Begin Extract

At Coleridge, we place the arts at the heart of our curriculum, knowing that in doing so, we allow all children to thrive at school, not just those who achieve academically.
Throughout our curriculum, we give the utmost priority to children’s emotional wellbeing; we recognise that the arts provide a constructive outlet for stress and anxiety, whilst also helping to develop social skills and boost confidence, and therefore ensure it is a prominent part of what we offer.
We believe wholeheartedly that our full and rich art curriculum enables children to develop their individuality and sense of self, and that the creativity, problem solving and freedom of thinking involved also increases their cognitive ability. Furthermore, by being encouraged to constructively critique their own and other artists’ work, they learn to respect themselves and each other.
Our art curriculum is taught in Years 1-6, and planned for in the EYFS, by three specialists, and all classes receive a full morning or afternoon of this expert art provision every other week, in one of our dedicated art rooms.
From the outset, children are taught the technical skills and knowledge required to explore their imagination, generate and create original ideas, and make considered judgements about their own work, as well as that of others. During their time at Coleridge, they will learn how to draw, paint, print, sculpt, collage and use textiles to invent and create their own varied works of art using a range of materials. In doing so, they will explore the formal elements – shape, line, pattern, colour, form, tone, space and texture. All topics are linked to other areas of the curriculum, such as the Ancient Greeks in History, Coastal Areas in Geography, and Space in Science.

End Extract
Begin Material

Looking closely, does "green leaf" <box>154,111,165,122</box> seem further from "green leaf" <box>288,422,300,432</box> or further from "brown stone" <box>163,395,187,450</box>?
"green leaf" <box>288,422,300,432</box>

End Material

- _Work instructions_:
[a] According to the art curriculum text, how often does each class receive the specialist art provision?
[b] Render this sentence from the art curriculum text in Spanish: "All topics are linked to other areas of the curriculum, such as the Ancient Greeks in History, Coastal Areas in Geography, and Space in Science."
[c] Carry on the art curriculum text from the point where it stops.
None of the data matters here.

- _Exercise results_:
[a] Every other week, for a full morning or afternoon.

[b] Todos los temas están vinculados con otras áreas del currículo, como los antiguos griegos en Historia, las zonas costeras en Geografía y el espacio en Ciencias.

[c]
Another important aspect of our art curriculum is that it provides children with the opportunity to explore the world around them, to learn about and appreciate their own cultural heritage and that of others, and to study the work of a range of artists, both contemporary and historical.
Highlights of the school arts year include art exhibitions (both in and outside of school), the whole school play every December, and the wealth of arts-based clubs on offer, including a nurture group for those children most in need.
You can find a more detailed breakdown of our art curriculum here.
Music is an integral part of everyday life and learning at Coleridge. We believe passionately in the importance of giving all our children every possible opportunity to develop their love, enjoyment and understanding of music. As well as the intrinsic value of musicality, its important contribution to children’s phonological awareness, language development and reading skills, and its transformative power in personal wellbeing and emotional development, all lie at the heart of our commitment to providing an excellent musical learning experience for our children.
Our music curriculum is carefully designed to ensure that each year children build their musical understanding and skills. This is centred around four key activities:
- Listening and responding
- Instrumental playing and performing
- Composing and improvising
Our sequenced approach, whereby children regularly practise and improve their skills in these four activities, enables them to expand their understanding of the eight key elements, or building blocks, of musical understanding:
- Pitch – how high or low notes are; how big the ‘jumps’ are between notes
- Duration – pulse (a regular beat), rhythms, long and short sounds
- Texture – single sounds or layers of sounds played together
- Timbre (tarm-br) – describing the different qualities of sounds
- Dynamics – from loud to quiet to silence
- Tempo – speed or pace of music and how it changes
- Structure – how music is arranged, e.g. verse and chorus, call and response
- Notation – how is represented in written or picture form
This deepened understanding in turn progressively improves their skills in singing, listening, playing and composing.
You can find a more detailed breakdown of our music curriculum here.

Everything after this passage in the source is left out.